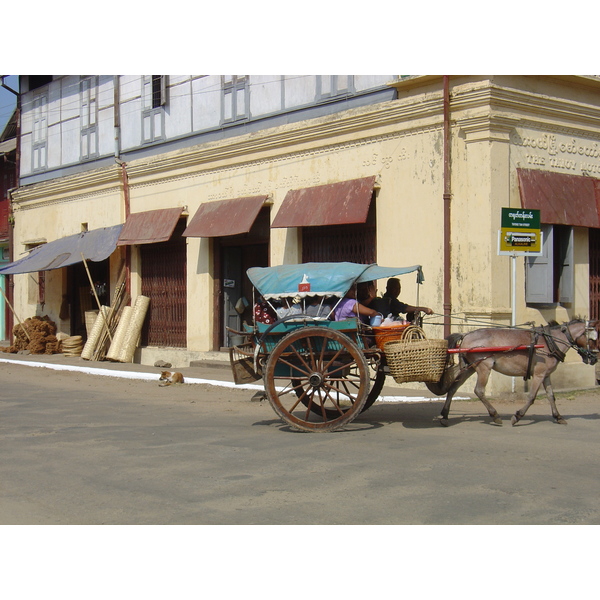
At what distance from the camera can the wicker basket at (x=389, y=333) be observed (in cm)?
860

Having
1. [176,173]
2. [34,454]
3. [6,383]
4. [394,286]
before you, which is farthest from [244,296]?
[34,454]

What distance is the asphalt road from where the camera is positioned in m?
5.52

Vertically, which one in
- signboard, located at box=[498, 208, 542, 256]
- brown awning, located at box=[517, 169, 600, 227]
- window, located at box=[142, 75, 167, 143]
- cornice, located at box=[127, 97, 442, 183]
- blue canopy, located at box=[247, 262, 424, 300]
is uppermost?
window, located at box=[142, 75, 167, 143]

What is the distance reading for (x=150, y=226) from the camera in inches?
736

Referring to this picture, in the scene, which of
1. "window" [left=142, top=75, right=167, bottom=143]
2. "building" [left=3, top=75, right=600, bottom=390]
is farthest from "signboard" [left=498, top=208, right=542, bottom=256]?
"window" [left=142, top=75, right=167, bottom=143]

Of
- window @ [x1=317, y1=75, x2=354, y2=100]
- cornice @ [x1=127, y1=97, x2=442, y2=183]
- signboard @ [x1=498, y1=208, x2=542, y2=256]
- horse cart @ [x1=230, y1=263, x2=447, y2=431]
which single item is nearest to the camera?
horse cart @ [x1=230, y1=263, x2=447, y2=431]

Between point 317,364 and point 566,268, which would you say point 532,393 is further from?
point 566,268

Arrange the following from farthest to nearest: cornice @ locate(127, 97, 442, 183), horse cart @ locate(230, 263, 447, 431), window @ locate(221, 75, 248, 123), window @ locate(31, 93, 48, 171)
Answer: window @ locate(31, 93, 48, 171) < window @ locate(221, 75, 248, 123) < cornice @ locate(127, 97, 442, 183) < horse cart @ locate(230, 263, 447, 431)

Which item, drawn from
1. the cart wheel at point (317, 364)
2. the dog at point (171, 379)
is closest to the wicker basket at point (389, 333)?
the cart wheel at point (317, 364)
· · · · · · ·
■ EXERCISE: The records above need to be restated word for word, with the pictures left out.

■ RESULT BELOW:
At what distance from the camera can the wicker basket at (x=389, y=333) be observed (in cm)?
860

Having
1. [176,173]
2. [34,454]
3. [6,383]
4. [394,286]
before you, which is farthest from [244,296]?
[34,454]

What distance is the asphalt road from where the camera is positioned in m?
5.52

Vertically, which one in
- signboard, located at box=[498, 208, 542, 256]
- brown awning, located at box=[517, 169, 600, 227]
- window, located at box=[142, 75, 167, 143]
- cornice, located at box=[127, 97, 442, 183]
- blue canopy, located at box=[247, 262, 424, 300]
is uppermost?
window, located at box=[142, 75, 167, 143]

What is the distance reading for (x=150, y=226) from the camera in inches?
736

Referring to this picture, in the scene, which of
1. "window" [left=142, top=75, right=167, bottom=143]
2. "building" [left=3, top=75, right=600, bottom=390]
is farthest from "signboard" [left=498, top=208, right=542, bottom=256]?
"window" [left=142, top=75, right=167, bottom=143]

Of
- window @ [x1=317, y1=75, x2=354, y2=100]
- cornice @ [x1=127, y1=97, x2=442, y2=183]
- signboard @ [x1=498, y1=208, x2=542, y2=256]
- horse cart @ [x1=230, y1=263, x2=447, y2=431]
which single item is nearest to the camera?
horse cart @ [x1=230, y1=263, x2=447, y2=431]

Between point 317,364 and point 566,268, which would you say point 532,393 is further from?
point 566,268

Arrange the following from farthest to nearest: cornice @ locate(127, 97, 442, 183), horse cart @ locate(230, 263, 447, 431), window @ locate(221, 75, 248, 123), window @ locate(31, 93, 48, 171)
Answer: window @ locate(31, 93, 48, 171) < window @ locate(221, 75, 248, 123) < cornice @ locate(127, 97, 442, 183) < horse cart @ locate(230, 263, 447, 431)

Which item, drawn from
1. the cart wheel at point (317, 364)
2. the dog at point (171, 379)
is closest to the wicker basket at point (389, 333)?
the cart wheel at point (317, 364)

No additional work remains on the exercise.